Requires-Dist: flake8>=3.9.0; extra == "dev"
Dynamic: author
Dynamic: author-email
Dynamic: classifier
Dynamic: description
Dynamic: description-content-type
Dynamic: home-page
Dynamic: provides-extra
Dynamic: requires-dist
Dynamic: requires-python
Dynamic: summary

# Web Content Scraper - README

## Overview

The Web Content Scraper is a comprehensive Python tool for extracting and processing various types of web content including text, images, audio, video, and tabular data.

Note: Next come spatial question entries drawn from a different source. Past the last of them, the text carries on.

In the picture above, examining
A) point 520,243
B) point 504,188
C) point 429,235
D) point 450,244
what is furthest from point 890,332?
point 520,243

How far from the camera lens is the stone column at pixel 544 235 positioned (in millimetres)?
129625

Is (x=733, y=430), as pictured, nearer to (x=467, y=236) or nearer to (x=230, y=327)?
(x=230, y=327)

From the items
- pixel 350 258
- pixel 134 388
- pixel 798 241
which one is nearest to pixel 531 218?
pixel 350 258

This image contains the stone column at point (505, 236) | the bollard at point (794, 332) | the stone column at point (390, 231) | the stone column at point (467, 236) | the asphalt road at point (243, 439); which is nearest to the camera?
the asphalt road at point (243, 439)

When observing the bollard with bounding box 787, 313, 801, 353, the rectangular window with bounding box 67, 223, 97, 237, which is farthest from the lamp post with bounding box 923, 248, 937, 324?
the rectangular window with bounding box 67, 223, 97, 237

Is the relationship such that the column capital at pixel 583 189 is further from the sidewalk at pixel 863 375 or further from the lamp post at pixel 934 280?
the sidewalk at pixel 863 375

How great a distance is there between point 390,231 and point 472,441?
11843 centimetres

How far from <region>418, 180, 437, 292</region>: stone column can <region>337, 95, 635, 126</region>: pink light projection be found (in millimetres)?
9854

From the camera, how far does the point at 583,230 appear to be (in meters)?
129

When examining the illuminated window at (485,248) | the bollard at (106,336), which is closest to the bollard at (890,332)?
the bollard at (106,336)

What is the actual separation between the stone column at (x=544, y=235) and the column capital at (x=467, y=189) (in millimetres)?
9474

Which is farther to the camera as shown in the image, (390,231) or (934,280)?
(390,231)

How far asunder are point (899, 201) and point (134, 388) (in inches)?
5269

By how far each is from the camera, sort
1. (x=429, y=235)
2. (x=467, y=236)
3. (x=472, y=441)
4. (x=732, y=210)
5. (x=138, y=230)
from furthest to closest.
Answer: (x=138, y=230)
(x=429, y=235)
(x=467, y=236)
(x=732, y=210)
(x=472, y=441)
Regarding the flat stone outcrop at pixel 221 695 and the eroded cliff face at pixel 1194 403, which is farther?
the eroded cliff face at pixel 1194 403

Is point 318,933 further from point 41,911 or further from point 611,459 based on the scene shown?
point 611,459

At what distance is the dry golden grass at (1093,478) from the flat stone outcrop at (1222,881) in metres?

The package is organized into three main classes with distinct functionalities:

- `html`: Web content extraction and parsing
- `run`: Direct content downloading
- `show`: Content display and playback

## Features

### 1. `html` Class

#### Text Extraction

```python
html.txt(mode, url, content_class, next_page_class, content_tag='div', next_page_tag='div', base_url='https:/', link_index=None)
```

- `mode`: Extraction mode ('br' or 'p')
- `url`: Starting URL
- `content_class`: Class of content container
- `next_page_class`: Class of next page link container
- `content_tag`: HTML tag of content (default 'div')
- `next_page_tag`: HTML tag containing next page link (default 'div')
- `base_url`: Base URL for relative links (default 'https:/')
- `link_index`: Index of <a> tag if multiple exist (default None)

#### Image Downloading

```python
html.img(url, container_class=None, url_prefix=None)
```

- `url`: Target webpage URL
- `container_class`: Class of image container (optional)
- `url_prefix`: URL prefix for relative image paths (optional)

#### Audio Downloading

```python
html.audio(url, container_class=None)
```

- `url`: Target webpage URL
- `container_class`: Class of audio container (optional)

#### Table Extraction

```python
html.table(url, sort_order=None, sort_column='')
```

- `url`: Webpage URL containing table
- `sort_order`: None/True/False for no sort/ascending/descending
- `sort_column`: Column name to sort by

### 2. `run` Class

#### Direct Downloads

```python
run.music(url, output_name='1')
run.video(url, output_name='1', url_prefix=None)
run.txt(url, output_name='1')
run.table(url, sort_order=None, sort_column='')
```

- `url`: Direct media URL
- `output_name`: Output filename (without extension)
- `url_prefix`: URL prefix for video fragments (optional)

### 3. `show` Class

#### Content Display

```python
show.txt(mode, filename, start=1, end=1)
show.image(filename)
show.music(filename)
show.video(filename)
```

- `mode`: Display mode ('连续' for sequence or '单个' for single file)
- `filename`: Base filename (without extension)
- `start`: First file in sequence
- `end`: Last file in sequence

## Excel Handling Functions

```python
handle_excel(mode='merge')
```

- `mode`: Operation mode ('merge', 'statistics', or 'duplicate')

## Dependencies

- Core:
  
  - `requests>=2.25.0`
  - `beautifulsoup4>=4.9.0`
  - `lxml>=4.6.0`
  - `Pillow>=8.0.0`

- Media:
  
  - `audioplayer>=0.7`
  - `moviepy>=1.0.0`

- Data:
  
  - `pandas>=1.2.0`
  - `openpyxl>=3.0.0`

## Usage Examples

### Text Extraction

```python
# Extract text from multiple pages
html.txt('br', 'https://example.com/page1', 'article-content', 'pagination', 'div', 'nav', 'https://example.com', 0)
```

### Image Download

```python
# Download all images from a gallery
html.img('https://example.com/gallery', 'gallery-container', 'https://cdn.example.com')
```

### Play Downloaded Content

```python
# Play the first downloaded audio file
show.music('1')
```

## Notes

1. Always check website terms of service before scraping
2. Consider adding delays between requests to avoid overloading servers
3. The User-Agent header mimics Chrome browser to reduce blocking
4. Error handling is basic - consider adding more specific exception handling

For more detailed examples, see the `examples/` directory in the package.